* _Description of the task_
Could you put every line of the records below into a JSON list of strings, one string per line, leaving out blank lines?

***** Data extract

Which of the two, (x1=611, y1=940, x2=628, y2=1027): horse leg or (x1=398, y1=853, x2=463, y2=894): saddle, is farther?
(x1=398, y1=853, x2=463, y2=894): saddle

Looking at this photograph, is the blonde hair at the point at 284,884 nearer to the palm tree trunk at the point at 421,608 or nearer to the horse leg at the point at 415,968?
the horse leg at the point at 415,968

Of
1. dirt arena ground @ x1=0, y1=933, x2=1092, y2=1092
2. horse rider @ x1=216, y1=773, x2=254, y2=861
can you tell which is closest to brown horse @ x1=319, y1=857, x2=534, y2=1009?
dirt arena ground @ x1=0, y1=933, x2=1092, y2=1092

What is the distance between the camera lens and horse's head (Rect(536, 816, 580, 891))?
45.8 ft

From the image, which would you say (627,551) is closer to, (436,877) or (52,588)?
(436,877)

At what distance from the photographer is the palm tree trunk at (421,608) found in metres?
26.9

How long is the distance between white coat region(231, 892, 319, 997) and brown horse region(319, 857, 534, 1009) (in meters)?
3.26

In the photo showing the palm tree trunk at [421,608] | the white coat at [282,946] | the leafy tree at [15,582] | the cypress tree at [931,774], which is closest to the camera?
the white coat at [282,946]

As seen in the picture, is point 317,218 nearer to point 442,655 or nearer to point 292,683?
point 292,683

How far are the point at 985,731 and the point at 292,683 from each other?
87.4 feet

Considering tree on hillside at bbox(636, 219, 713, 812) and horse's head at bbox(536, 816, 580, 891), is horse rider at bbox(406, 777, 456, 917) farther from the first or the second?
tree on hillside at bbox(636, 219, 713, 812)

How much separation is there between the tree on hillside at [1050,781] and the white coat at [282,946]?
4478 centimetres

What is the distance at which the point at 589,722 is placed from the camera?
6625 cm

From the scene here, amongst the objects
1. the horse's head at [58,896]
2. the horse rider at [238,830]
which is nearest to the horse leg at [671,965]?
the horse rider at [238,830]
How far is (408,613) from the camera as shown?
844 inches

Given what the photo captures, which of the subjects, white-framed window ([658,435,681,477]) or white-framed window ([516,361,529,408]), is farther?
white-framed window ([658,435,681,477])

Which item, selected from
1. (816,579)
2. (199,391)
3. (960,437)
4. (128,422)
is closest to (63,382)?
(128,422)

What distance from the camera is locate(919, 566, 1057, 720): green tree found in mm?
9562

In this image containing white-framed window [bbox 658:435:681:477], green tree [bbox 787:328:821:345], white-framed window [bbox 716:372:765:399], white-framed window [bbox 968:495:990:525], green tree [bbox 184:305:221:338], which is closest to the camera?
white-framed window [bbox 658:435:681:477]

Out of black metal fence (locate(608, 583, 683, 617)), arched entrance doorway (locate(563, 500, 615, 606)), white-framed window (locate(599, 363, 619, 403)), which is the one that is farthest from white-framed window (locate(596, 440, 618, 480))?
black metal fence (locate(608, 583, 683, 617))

**********

* _Finished answer_
[
  "Which of the two, (x1=611, y1=940, x2=628, y2=1027): horse leg or (x1=398, y1=853, x2=463, y2=894): saddle, is farther?",
  "(x1=398, y1=853, x2=463, y2=894): saddle",
  "Looking at this photograph, is the blonde hair at the point at 284,884 nearer to the palm tree trunk at the point at 421,608 or nearer to the horse leg at the point at 415,968?",
  "the horse leg at the point at 415,968",
  "Of",
  "1. dirt arena ground @ x1=0, y1=933, x2=1092, y2=1092",
  "2. horse rider @ x1=216, y1=773, x2=254, y2=861",
  "can you tell which is closest to brown horse @ x1=319, y1=857, x2=534, y2=1009?",
  "dirt arena ground @ x1=0, y1=933, x2=1092, y2=1092",
  "What is the distance between the camera lens and horse's head (Rect(536, 816, 580, 891))?",
  "45.8 ft",
  "From the image, which would you say (627,551) is closer to, (436,877) or (52,588)?",
  "(436,877)",
  "At what distance from the photographer is the palm tree trunk at (421,608) found in metres?",
  "26.9",
  "How long is the distance between white coat region(231, 892, 319, 997) and brown horse region(319, 857, 534, 1009) (in meters)?",
  "3.26",
  "In the photo showing the palm tree trunk at [421,608] | the white coat at [282,946] | the leafy tree at [15,582] | the cypress tree at [931,774], which is closest to the camera?",
  "the white coat at [282,946]",
  "As seen in the picture, is point 317,218 nearer to point 442,655 or nearer to point 292,683?",
  "point 292,683",
  "How far are the point at 985,731 and the point at 292,683 from each other?",
  "87.4 feet",
  "Considering tree on hillside at bbox(636, 219, 713, 812) and horse's head at bbox(536, 816, 580, 891), is horse rider at bbox(406, 777, 456, 917) farther from the first or the second?",
  "tree on hillside at bbox(636, 219, 713, 812)",
  "How much separation is there between the tree on hillside at [1050,781] and the white coat at [282,946]?",
  "4478 centimetres",
  "What is the distance at which the point at 589,722 is placed from the camera?",
  "6625 cm",
  "From the scene here, amongst the objects",
  "1. the horse's head at [58,896]",
  "2. the horse rider at [238,830]",
  "which is nearest to the horse leg at [671,965]?",
  "the horse rider at [238,830]",
  "How far is (408,613) from the camera as shown?",
  "844 inches",
  "Given what the photo captures, which of the subjects, white-framed window ([658,435,681,477]) or white-framed window ([516,361,529,408]), is farther?",
  "white-framed window ([658,435,681,477])",
  "Which item, selected from",
  "1. (816,579)",
  "2. (199,391)",
  "3. (960,437)",
  "4. (128,422)",
  "is closest to (63,382)?",
  "(128,422)",
  "What distance from the camera is locate(919, 566, 1057, 720): green tree found in mm?",
  "9562",
  "In this image containing white-framed window [bbox 658:435:681:477], green tree [bbox 787:328:821:345], white-framed window [bbox 716:372:765:399], white-framed window [bbox 968:495:990:525], green tree [bbox 184:305:221:338], which is closest to the camera?",
  "white-framed window [bbox 658:435:681:477]",
  "Out of black metal fence (locate(608, 583, 683, 617)), arched entrance doorway (locate(563, 500, 615, 606)), white-framed window (locate(599, 363, 619, 403)), which is the one that is farthest from white-framed window (locate(596, 440, 618, 480))?",
  "black metal fence (locate(608, 583, 683, 617))"
]